▶ **TUGAS LATIHAN**
1) Menurut teks tentang perang saudara di Liberia, ada berapa kamp pengungsian di Liberia untuk menampung para pengungsi?
2) Lanjutkan teks tentang perang saudara di Liberia dari kalimat terakhir yang tercantum.

▶ **TEKS BACAAN**
____________________

Minggu, 02 September 2012

Kisah : Nasib Anak di Tengah Krisis dan Konflik (Bagian 3)


Dikemas oleh : Isamas54
Nasib anak-anak  dalam konflik Perang saudara di Liberia dan Konflik di Afganistan.

(5).  Perang Saudara di Liberia
Ini merupakan kisah lama yang penulis sedikit edit dari tulisan ’Liberia : Eksploitasi Seksual Anak Perempuan Meluas’ pada Kompas tanggal 9 Mei 2006, yang mudah-mudahan ini hanya kisah lama dan tidak terjadi lagi pada situasi dan kondisi yang hampir sama pada saat ini.
*
Akibat konflik perang saudara di Liberia selama 15 tahun (1989-2003) lebih dari 250.000 orang tewas dan sekitar 1,3 juta orang terpaksa mengungsi.  Un­tuk menampung para pengungsi itu, terdapat 25 kamp pengung­sian di Liberia.  Sebanyak 315 pengungsi yang ditemui Save the Children itu tinggal, di kamp pengungsian yang terpisah antara pria dan wanita dewasa serta anak perem­puan dan laki-laki.

____________________

▶ **DATA YANG DISEDIAKAN**
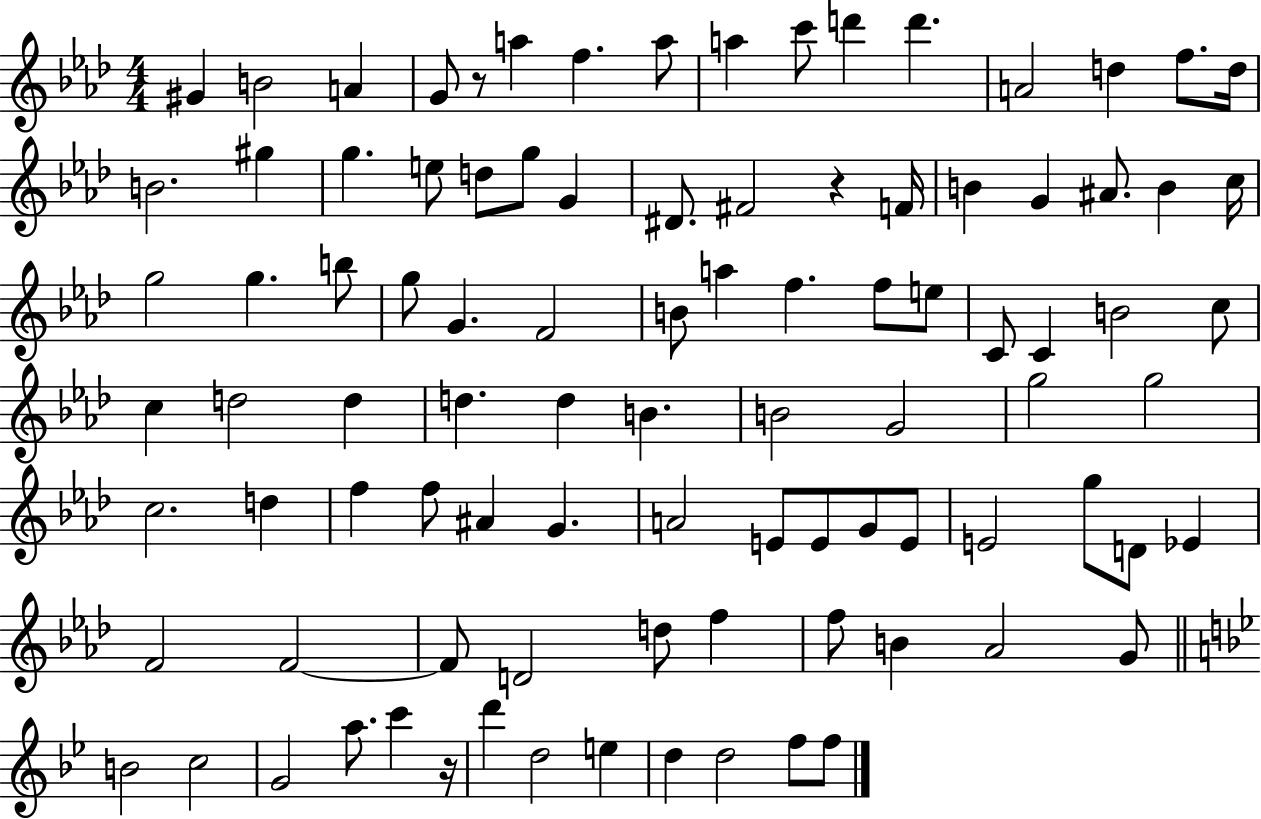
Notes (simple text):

G#4/q B4/h A4/q G4/e R/e A5/q F5/q. A5/e A5/q C6/e D6/q D6/q. A4/h D5/q F5/e. D5/s B4/h. G#5/q G5/q. E5/e D5/e G5/e G4/q D#4/e. F#4/h R/q F4/s B4/q G4/q A#4/e. B4/q C5/s G5/h G5/q. B5/e G5/e G4/q. F4/h B4/e A5/q F5/q. F5/e E5/e C4/e C4/q B4/h C5/e C5/q D5/h D5/q D5/q. D5/q B4/q. B4/h G4/h G5/h G5/h C5/h. D5/q F5/q F5/e A#4/q G4/q. A4/h E4/e E4/e G4/e E4/e E4/h G5/e D4/e Eb4/q F4/h F4/h F4/e D4/h D5/e F5/q F5/e B4/q Ab4/h G4/e B4/h C5/h G4/h A5/e. C6/q R/s D6/q D5/h E5/q D5/q D5/h F5/e F5/e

____________________

▶ **DAFTAR JAWABAN**
1) Di Liberia terdapat 25 kamp pengungsian.

2)
Sebelum didera konflik, Libe­ria pernah menjadi negara terkaya di daratan Afrika dengan kekayaan sumber alam karet, kayu, dan hasil tambang lainnya.  Presiden Liberia yang baru sekaligus mantan ekonom di Bank Dunia, Ellen Johnson-Sirleaf, disebutkan menghadapi tantangan berat dalam membangun kembali perekonomian dan masyarakat yang kacau balau akibat konflik berdarah.
*
Anak perempuan berusia minimal 8 tahun kerap mengalami eksploitasi seksual di kamp pengungsian di Liberia. Penemuan itu diungkapkan organisasi Save the Children, Senin (8/5/2006) di Inggris.
Dalam laporan tertulis itu di­sebutkan, anak-anak perempuan yang tinggal di kamp pengungsian dipaksa untuk berhubungan seks (catatan : dalam tulisan ini selanjutnya disingkat bhsx) dengan imbalan makanan, pakaian, uang, ataupun berbagai kemudahan lain.  Yang mengejutkan, dari hasil penemuan itu, pelakunya kerap kali adalah pekerja kemanusiaan dan tentara penjaga perdamaian PBB yang bertugas melindungi pengungsi. 
Direktur Eksekutif Save the Children Inggris Jasmine Whitbread mengemukakan, mayoritas anak perempuan 12 tahun ke atas justru secara rutin bhsx di kamp-kamp pengungsian. "Hal ini tidak bisa dibiarkan berlanjut, ini harus segera ditangani dan diakhiri. Pria memanfaatkan posisi dan kekuasaannya. Mereka memanfaatkan itu untuk mengambil keuntungan dari anak-anak yang tidak berdaya. Mereka harus dipecat," ujarnya.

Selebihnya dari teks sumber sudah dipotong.